Muchos de hecho, directamente demandan respuesta, y cualquier consejo se tacha de bordería aunque haya sido realizado con cortesía.

Igual me he formado una visión eltista de la magia, pero creo que se trata de una materia que requiere estudio e interés. Y gran parte de los que hacen esas preguntas demuestran que no han leido un libro en su vida, y no saben lo que significa la palabra "esfuerzo". Puede que sea excesivo juzgar a alguien a través de una sola pregunta... pero por favor, hay casos evidentes. Leches, que hay gente que hasta pide "tutoriales", término propio de un asiduo truquero a youtube.

Sea como sea, aunque hay posts en los que las respuestas se han salido de tono, creo que es beneficioso cierto grado de severidad. Como bien decían por arriba, si vamos regalando la información, esa gente no valorará en absoluto lo que obtenga. Y más en una disciplina como la magia, en la que es MUY fácil perder el norte.

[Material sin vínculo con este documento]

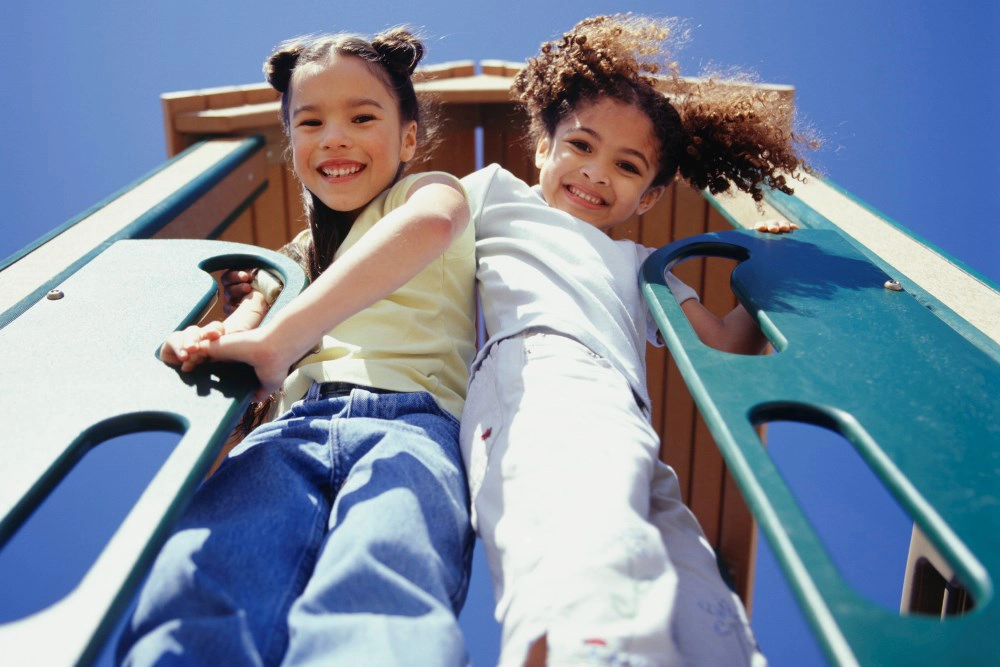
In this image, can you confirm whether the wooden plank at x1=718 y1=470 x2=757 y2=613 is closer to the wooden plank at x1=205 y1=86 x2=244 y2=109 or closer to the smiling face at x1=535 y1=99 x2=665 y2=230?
the smiling face at x1=535 y1=99 x2=665 y2=230

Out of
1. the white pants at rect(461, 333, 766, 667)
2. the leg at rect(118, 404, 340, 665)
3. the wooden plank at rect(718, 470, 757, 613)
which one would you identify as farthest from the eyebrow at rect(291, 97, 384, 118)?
the wooden plank at rect(718, 470, 757, 613)

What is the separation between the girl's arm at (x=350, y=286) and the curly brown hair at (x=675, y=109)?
0.56 m

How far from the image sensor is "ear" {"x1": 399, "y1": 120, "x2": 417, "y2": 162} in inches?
52.8

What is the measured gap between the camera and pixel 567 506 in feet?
2.50

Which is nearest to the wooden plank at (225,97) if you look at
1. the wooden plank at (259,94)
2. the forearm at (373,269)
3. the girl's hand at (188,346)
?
the wooden plank at (259,94)

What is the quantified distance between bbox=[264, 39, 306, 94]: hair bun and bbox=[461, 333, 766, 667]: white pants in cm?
59

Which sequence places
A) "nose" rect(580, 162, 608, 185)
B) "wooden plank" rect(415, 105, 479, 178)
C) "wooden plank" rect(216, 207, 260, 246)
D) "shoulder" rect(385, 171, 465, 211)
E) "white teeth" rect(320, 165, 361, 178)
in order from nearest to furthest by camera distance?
"shoulder" rect(385, 171, 465, 211) → "white teeth" rect(320, 165, 361, 178) → "nose" rect(580, 162, 608, 185) → "wooden plank" rect(216, 207, 260, 246) → "wooden plank" rect(415, 105, 479, 178)

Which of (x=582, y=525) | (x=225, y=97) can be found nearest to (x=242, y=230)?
(x=225, y=97)

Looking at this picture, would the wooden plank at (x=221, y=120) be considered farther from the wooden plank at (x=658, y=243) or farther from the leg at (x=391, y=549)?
the leg at (x=391, y=549)

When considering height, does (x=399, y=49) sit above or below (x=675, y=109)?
above

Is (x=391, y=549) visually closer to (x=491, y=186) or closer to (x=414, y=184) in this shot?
(x=414, y=184)

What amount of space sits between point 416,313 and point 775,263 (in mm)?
533

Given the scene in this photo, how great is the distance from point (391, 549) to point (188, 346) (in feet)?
1.06

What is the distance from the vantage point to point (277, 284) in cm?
120
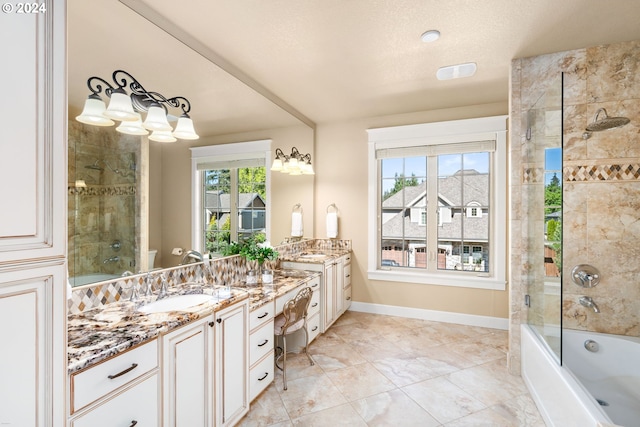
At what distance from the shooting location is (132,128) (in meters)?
1.82

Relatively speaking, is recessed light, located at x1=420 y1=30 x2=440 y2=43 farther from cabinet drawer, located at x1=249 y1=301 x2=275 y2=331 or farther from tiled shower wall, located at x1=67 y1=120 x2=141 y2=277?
cabinet drawer, located at x1=249 y1=301 x2=275 y2=331

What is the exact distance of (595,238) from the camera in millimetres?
2387

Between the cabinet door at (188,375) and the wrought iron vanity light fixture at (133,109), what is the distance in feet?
3.99

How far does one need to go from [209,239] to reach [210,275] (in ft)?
0.99

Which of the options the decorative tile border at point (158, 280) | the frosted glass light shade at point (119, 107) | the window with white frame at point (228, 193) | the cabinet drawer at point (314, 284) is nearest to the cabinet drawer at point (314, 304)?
the cabinet drawer at point (314, 284)

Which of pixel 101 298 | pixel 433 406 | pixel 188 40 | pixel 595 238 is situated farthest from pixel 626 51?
pixel 101 298

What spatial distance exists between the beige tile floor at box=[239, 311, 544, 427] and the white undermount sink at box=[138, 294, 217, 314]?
84 centimetres

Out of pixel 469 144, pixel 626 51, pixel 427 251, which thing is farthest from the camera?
pixel 427 251

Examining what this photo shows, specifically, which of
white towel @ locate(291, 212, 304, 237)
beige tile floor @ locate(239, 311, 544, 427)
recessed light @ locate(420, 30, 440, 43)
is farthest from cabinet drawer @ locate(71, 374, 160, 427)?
recessed light @ locate(420, 30, 440, 43)

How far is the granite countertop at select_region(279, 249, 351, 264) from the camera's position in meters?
3.33

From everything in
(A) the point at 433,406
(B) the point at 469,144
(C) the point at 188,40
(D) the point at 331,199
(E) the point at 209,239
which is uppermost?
(C) the point at 188,40

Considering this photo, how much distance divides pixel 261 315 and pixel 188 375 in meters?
0.68

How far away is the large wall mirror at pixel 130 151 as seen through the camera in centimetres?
157

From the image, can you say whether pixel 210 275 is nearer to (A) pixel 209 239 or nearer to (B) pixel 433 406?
(A) pixel 209 239
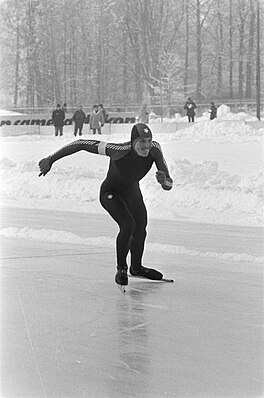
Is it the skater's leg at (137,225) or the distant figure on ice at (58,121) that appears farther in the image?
the distant figure on ice at (58,121)

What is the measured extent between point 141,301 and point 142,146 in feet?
2.88

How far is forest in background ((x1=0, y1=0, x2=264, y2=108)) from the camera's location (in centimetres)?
3012

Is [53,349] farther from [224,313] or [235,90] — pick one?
[235,90]

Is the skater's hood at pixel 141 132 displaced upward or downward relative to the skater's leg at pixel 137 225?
upward

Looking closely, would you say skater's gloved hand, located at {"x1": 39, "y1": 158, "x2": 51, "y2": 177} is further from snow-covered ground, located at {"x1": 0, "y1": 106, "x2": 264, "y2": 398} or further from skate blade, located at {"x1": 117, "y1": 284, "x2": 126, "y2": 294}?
skate blade, located at {"x1": 117, "y1": 284, "x2": 126, "y2": 294}

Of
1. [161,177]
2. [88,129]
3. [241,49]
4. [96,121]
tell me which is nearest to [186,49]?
[241,49]

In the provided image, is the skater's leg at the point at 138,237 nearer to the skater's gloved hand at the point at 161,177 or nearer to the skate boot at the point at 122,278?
the skate boot at the point at 122,278

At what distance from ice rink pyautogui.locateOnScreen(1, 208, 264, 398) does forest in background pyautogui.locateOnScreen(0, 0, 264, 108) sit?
2375 cm

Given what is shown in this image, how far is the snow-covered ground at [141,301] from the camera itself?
9.90 feet

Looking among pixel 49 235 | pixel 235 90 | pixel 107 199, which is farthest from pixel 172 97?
pixel 107 199

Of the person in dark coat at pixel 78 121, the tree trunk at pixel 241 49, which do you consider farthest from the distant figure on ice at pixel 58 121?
the tree trunk at pixel 241 49

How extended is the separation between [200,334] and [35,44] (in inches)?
1106

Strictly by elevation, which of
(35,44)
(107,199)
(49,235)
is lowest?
(49,235)

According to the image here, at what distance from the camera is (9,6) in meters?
28.2
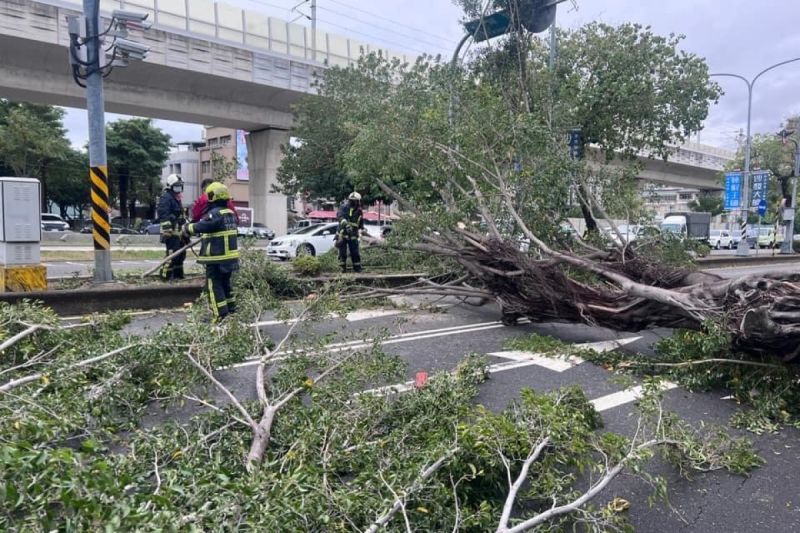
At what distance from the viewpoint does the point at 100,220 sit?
8125 mm

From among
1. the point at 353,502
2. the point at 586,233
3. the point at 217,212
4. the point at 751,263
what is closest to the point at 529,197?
the point at 586,233

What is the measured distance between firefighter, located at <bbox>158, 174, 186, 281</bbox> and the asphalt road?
1808 millimetres

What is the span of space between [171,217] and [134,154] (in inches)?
1390

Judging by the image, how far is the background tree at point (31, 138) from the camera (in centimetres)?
3045

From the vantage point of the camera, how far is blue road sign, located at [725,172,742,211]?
24328 millimetres

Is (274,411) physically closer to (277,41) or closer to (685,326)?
(685,326)

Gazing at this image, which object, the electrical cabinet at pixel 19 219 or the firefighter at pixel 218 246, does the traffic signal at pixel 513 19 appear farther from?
the electrical cabinet at pixel 19 219

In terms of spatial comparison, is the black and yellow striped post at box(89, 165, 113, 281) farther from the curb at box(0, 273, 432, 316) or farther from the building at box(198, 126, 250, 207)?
the building at box(198, 126, 250, 207)

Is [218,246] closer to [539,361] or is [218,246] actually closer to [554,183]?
[539,361]

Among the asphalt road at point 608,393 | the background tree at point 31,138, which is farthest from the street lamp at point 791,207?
the background tree at point 31,138

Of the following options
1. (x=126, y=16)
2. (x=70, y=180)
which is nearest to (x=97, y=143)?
(x=126, y=16)

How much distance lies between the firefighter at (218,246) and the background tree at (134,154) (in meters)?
37.6

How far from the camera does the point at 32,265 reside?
7.14m

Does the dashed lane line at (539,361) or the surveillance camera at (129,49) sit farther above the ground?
the surveillance camera at (129,49)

Si con una respuesta seca (que no borde), alguien se ofende y decide dejar de hacer magia (o trucos), entonces no creo que tenga verdadero interés por ella. Ese tipo de respuestas te obligan a reflexionar sobre la concepción que tienes de este arte, lo cual a parte de sano es necesario. Y más hoy en día, donde lo que prima es la obtención inmediata y a corto plazo de los caprichos.

¿Que habría que morderse la lengua un poquito más? Por supuesto.
Puede que una solución sea crear un mensaje estandar con sugerencias y links a otros posts, con el que responder a esta gente. El primero que lea el post responde con ese mensaje, y tema zanjado. Sobre el papel suena bien, aunque no creo que fuese sencillo llevarlo a cabo.

Vamos, que esta es mi opinión. Espero haberla expresado sin ambigüedades ni equívocos.

----------


## Mariano Sosa

Para mi el tema principal es la educación y el respeto. Aquí no estamos debatiendo sobre si esta bien o no revelar secretos en un foro abierto. Este tema ya fue largamente debatido y ademas creo que es un tema suficientemente moderado en este foro. Por ejemplo si un profano entra al foro dudo mucho que saque de aquí como se hace tal o cual juego ya que nadie se lo va a decir.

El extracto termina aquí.